_Excerpt to read_
Turbulent liquid gas flows remain an active field of research in fluid mechanics despite several decades of research and numerous applications. In particular numerical simulation is very attractive to explore such flows. Indeed, experiment can be very difficult, very often high velocity of the liquid may damage any physical probe, optical diagnostics suffer from the diffraction of the light at the liquid-gas interface. However, new diagnostic techniques such X-ray measurement (in particular at Argonne) has emerged to provide new insight in such flows. From the numerical point of view, two limit cases are addressed. In the first case, wrinkles of the interface can be resolved directly because of relatively large time scale and length scale compare to available mesh resolution. In this case interface capturing method (ICM) have reached a high degree of precision in particular during the last decade using for instance VOF, Level Set, Ghost Fluids method on parallel computer. In the other limit, one of the phases is very simplified to be represented as a set of discrete particles (DPMethod) with appropriate simplified behavior laws.
In this presentation the case of atomization is considered. ICM can be used initially to determine first instabilities of the cylindrical liquid jet. Eventually, a spray is formed that can be described with DPM. However, the process of atomization is exactly the description of the destabilization of the jet that occurs continuously from ICM to DPM approaches. A large consensus have emerged to conclude that due to the large range of scales implied in this process, it is unaffordable to use ICM all the way from the initial liquid jet to the final droplet. To keep a continuous numerical approach it is necessary to deal with poorly resolved interface that cannot be described with ICM but with a very complex surface geometry to apply DPM. The pioneering work of Vallet and Borghi (Vallet and Borghi 1999; Vallet, Burluka et al. 2001) draws the bases of an appropriate model base on surface density equation, the so-called ELSA model. This presentation will present some works on this approach and some achievements that shows the possibility to use the ELSA model as a bridge between ICM and DPM to describe turbulent liquid-gas flow for any regime from the dense to dilute regime.
Vallet, A. and R. Borghi. "Modélisation Eulerienne de L’atomisation d’un Jet Liquide." C. R. Acad. Sci., Paris, Sér. II b 327: 1015–1020, 1999.
Vallet, A., A. A. Burluka and R. Borghi. "Development of a Eulerian model for the "Atomization" of a liquid jet." Atomization and Sprays 11(6): 619-642, 2001.

_Requirement_
Reproduce the stretch from "Vallet, A., A." through "11(6): 619-642, 2001." in the passage on turbulent liquid-gas flows, word for word.

_Recorded data_
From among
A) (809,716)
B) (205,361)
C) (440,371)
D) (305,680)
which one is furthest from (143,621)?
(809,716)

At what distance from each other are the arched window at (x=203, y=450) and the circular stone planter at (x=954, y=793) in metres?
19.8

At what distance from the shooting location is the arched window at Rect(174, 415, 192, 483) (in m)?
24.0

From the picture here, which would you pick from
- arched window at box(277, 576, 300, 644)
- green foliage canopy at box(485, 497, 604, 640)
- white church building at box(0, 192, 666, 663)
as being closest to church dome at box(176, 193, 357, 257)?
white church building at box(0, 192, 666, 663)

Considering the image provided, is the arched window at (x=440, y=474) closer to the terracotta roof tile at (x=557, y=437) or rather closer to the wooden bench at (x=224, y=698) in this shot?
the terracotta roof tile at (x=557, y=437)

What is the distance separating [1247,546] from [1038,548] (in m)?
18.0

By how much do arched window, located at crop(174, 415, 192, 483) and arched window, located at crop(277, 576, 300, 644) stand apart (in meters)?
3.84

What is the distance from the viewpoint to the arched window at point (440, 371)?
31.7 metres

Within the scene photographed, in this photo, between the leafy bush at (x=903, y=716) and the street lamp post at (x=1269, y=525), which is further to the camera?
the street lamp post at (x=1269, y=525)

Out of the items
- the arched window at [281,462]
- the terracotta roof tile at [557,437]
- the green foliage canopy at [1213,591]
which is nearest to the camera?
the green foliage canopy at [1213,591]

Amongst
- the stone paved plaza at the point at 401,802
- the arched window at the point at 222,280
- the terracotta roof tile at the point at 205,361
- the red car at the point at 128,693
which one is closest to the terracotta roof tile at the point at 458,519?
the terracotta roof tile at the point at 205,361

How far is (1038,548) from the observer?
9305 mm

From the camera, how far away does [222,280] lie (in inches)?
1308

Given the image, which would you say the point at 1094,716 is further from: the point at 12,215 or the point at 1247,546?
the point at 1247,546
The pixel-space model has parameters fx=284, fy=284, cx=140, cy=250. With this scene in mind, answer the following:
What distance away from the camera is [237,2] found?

_Task answer_
Vallet, A., A. A. Burluka and R. Borghi. "Development of a Eulerian model for the "Atomization" of a liquid jet." Atomization and Sprays 11(6): 619-642, 2001.